Comme nous l’avons mentionné dans le troisième chapitre, l’analyse de la pauvreté en Tunisie fondée sur une approche multidimensionnelle est peu développée. L’étude la plus significative est celle d’Ayadi et al. (2005). Ces derniers ont construit un indicateur de richesse basé sur l’agrégation de plusieurs attributs de niveau de vie des ménages tunisiens pour étudier l’évolution de la pauvreté entre 1988 et 2001. Ils ont retenu onze attributs classés selon trois dimensions : possession de biens durables, conditions de logement et éducation. Cependant, de notre point de vue, cette étude contient deux limites fondamentales.

Premièrement, l’analyse d’Ayadi et al. (2005) ne contient pas d’indicateur nutritionnel alors que l’amélioration de l’état nutritionnel de l’enfant constitue le premier point des Objectifs du Millénaire pour le Développement. De même, l’UNICEF (2000) considère « qu’une réduction de la pauvreté de manière durable, passe par la réduction de la pauvreté infantile ». Une bonne nutrition protège la santé, réduit la mortalité, en particulier maternelle et infantile, et renforce

les capacités d’apprentissage des enfants. Une bonne nutrition est essentielle pour les personnes de tous âges afin d’être en bonne santé et de mener une vie productive, permettant de contribuer à la croissance économique et au développement social de leur pays. Inversement, la malnutrition sous toutes ses formes à un coût économique et social considérable pour les familles et les nations. Il paraît donc nécessaire d’étudier la pauvreté multidimensionnelle en utilisant deux indicateurs à savoir un indicateur de richesse et un indicateur nutritionnel pour mieux cerner le phénomène et fournir par conséquent des pistes d’interventions plus appropriées pour la réduction de la pauvreté.

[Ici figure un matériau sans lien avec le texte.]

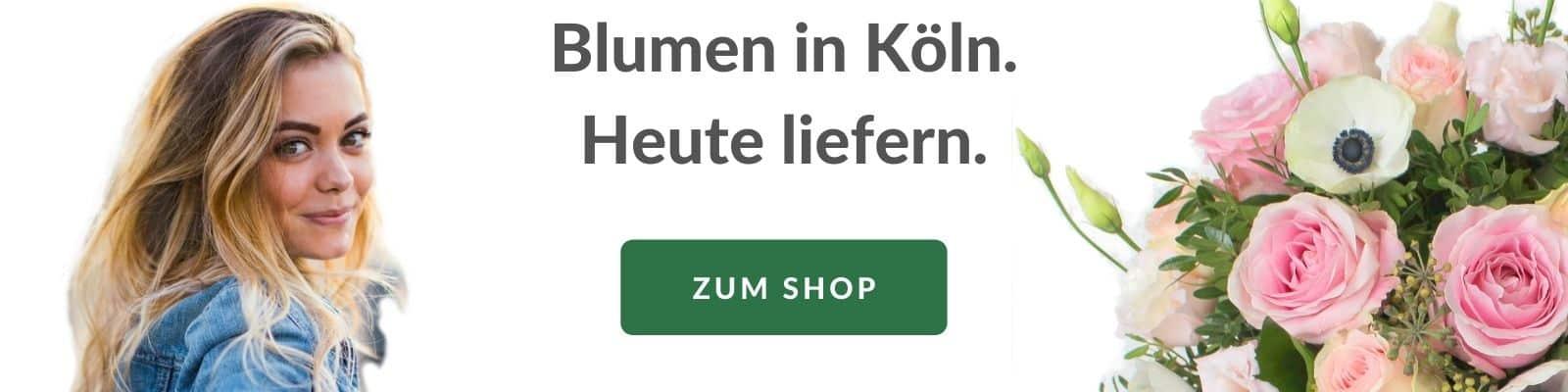 Blumen verschicken Köln - Blumenversand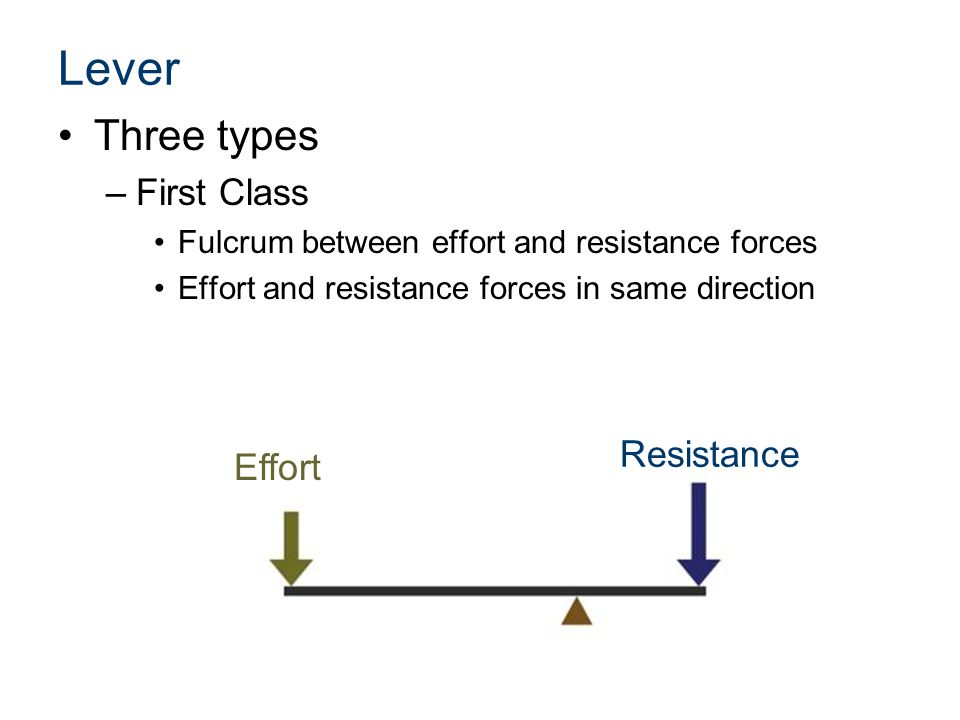 Lever Three types –First Class Fulcrum between effort and resistance forces Effort and resistance forces in same direction Effort Resistance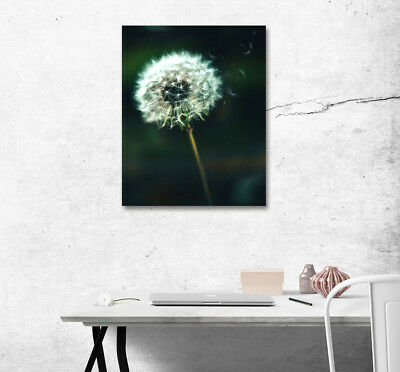 "Beautiful Dandelion 16x20"" Wall Art Poster Print On Home Decor Canvas Painting"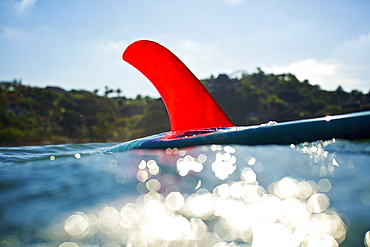Bright red fin on surfboard floating on sunny ocean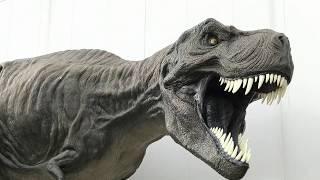 家族でお出掛けお薦めスポット!『熊本県御船町恐竜博物館&周辺施設…大きな公園もあり小さいお子さんとのお出掛けに最適です^^』H29.10.1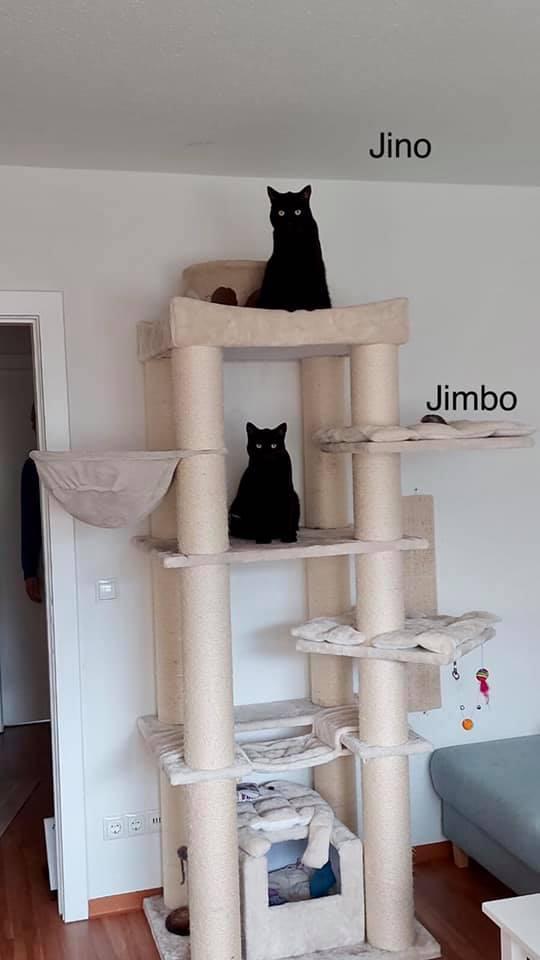 Jino und Jimob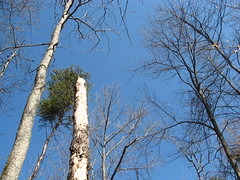 Blue sky over the timber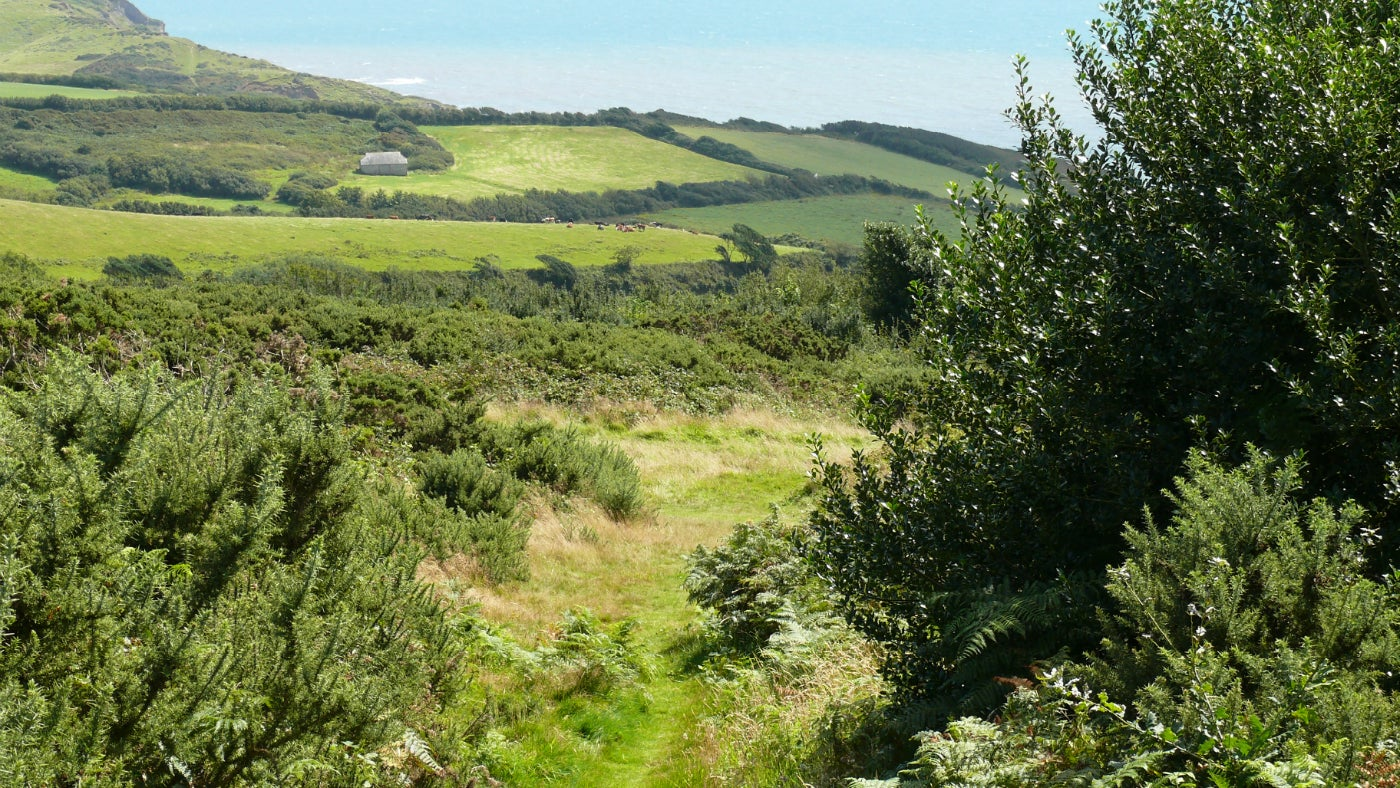 A footpath at Stonebarrow on the Golden Cap Estate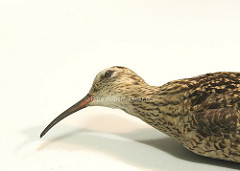 Eskimo curlew photo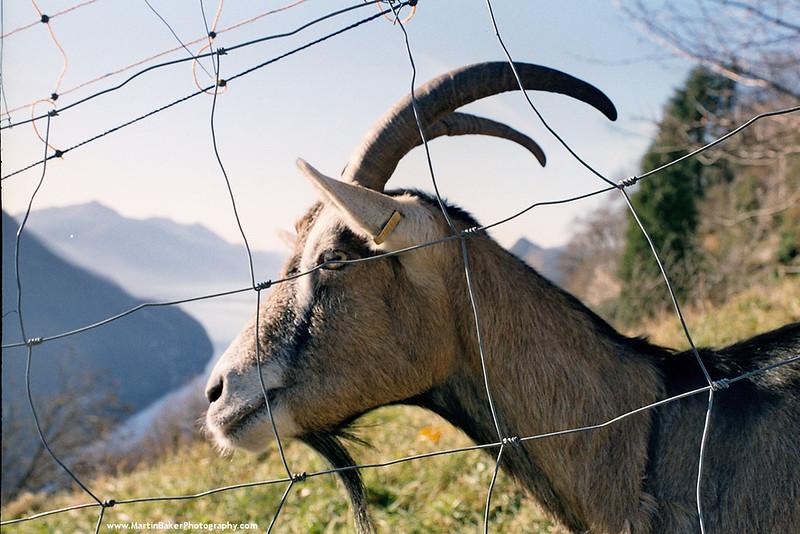 Goat, Mount Bré, Lugano, Ticino, Switzerland.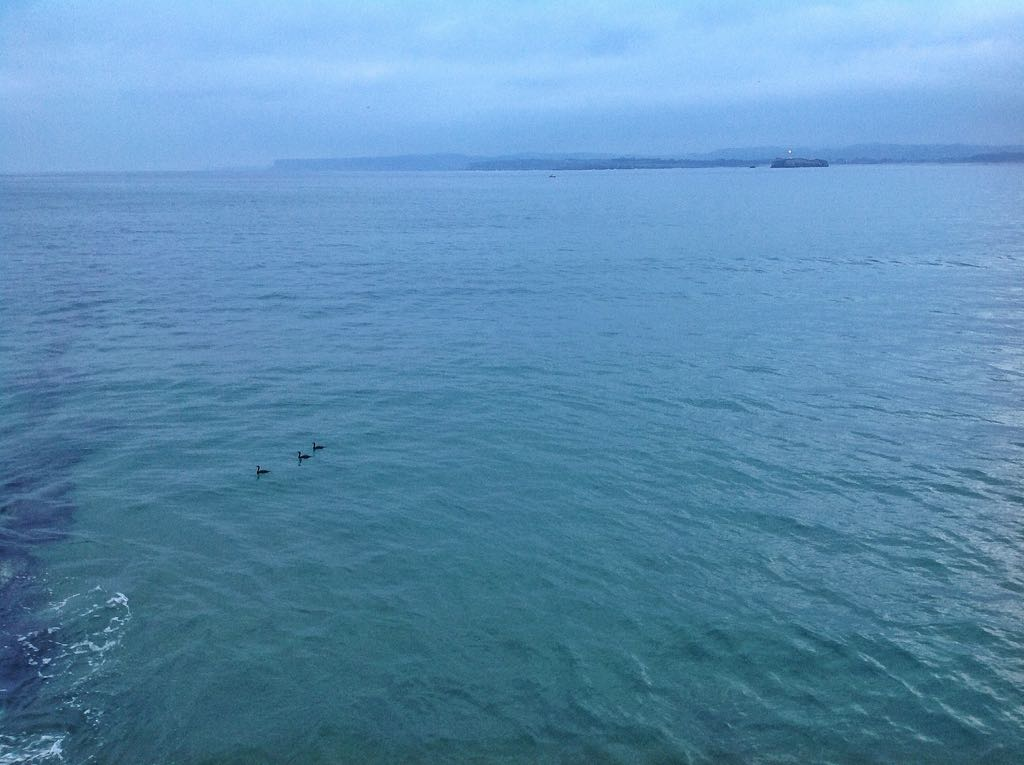 isla-mouro-patos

Deuxièmement, l’utilisation d’un indicateur composite de pauvreté ne permet pas de saisir de façon précise les aspects de pauvreté dans chaque dimension du bien-être et, en conséquence, de reformuler des recommandations de politiques adéquates pour chaque dimension. De ce fait, une étude des privations au niveau de chaque dimension pourrait enrichir l’analyse du phénomène de pauvreté en Tunisie.

L’objet de ce chapitre est de proposer une analyse de la pauvreté en Tunisie tenant compte à la fois de la santé de nutritionnelle de l’enfant et de la nature multidimensionnelle du bien-être matériel dans la perspective d’appréhender le différentiel spatial de la pauvreté multidimensionnelle au niveau des différentes régions de la Tunisie. Puis, l’analyse sera approfondie afin d’identifier les dimensions du bien-être qui doivent être prises en compte pour réduire la pauvreté multidimensionnelle.

Ce chapitre est organisé en cinq sections. La section 1 présente les différentes approches permettant de mesurer la pauvreté multidimensionnelle. La section 2 développe la méthodologie d’estimation des indicateurs de bien-être. La section 3 expose le cadre théorique de l’approche de dominance stochastique. Une application empirique pour le cas de la Tunisie est ensuite réalisée dans la section 4. Enfin, la section 5 présente les conclusions et recommandations issues des résultats de notre étude.

Section 1. Mesure de la pauvreté multidimensionnelle

Au sein de la littérature actuelle, il est possible d’identifier plusieurs approches pour mesurer la pauvreté multidimensionnelle. Bibi (2002) les résume en deux catégories : les approches non axiomatiques et les approches axiomatiques. Parmi les mesures non axiomatiques, il y a la méthode des ensembles flous, l’approche de la fonction de distance, la théorie de l’information et les méthodes d’inertie qui se basent sur les analyses factorielles. Ces méthodes combinent plusieurs dimensions du bien-être en un indicateur unique, ce qui réduit l’analyse statistique au cadre traditionnel unidimensionnel.

Bourguignon et Chakravarty (2003) démontrent que les choix d’une mesure donnée, de même que les conclusions qui en découlent, comportent un degré d’arbitraire susceptible d’être réduit en choisissant des mesures de pauvreté fondées sur un certain nombre de postulats raisonnables. Ceci nous renvoie concrètement, aux approches axiomatiques dont l’idée de base est d’étendre certaines classes d’indices de pauvreté proposées dans le cadre de la pauvreté unidimensionnelle (Watts, 1968 ; Foster et al., 1984) à un contexte de pauvreté multidimensionnelle.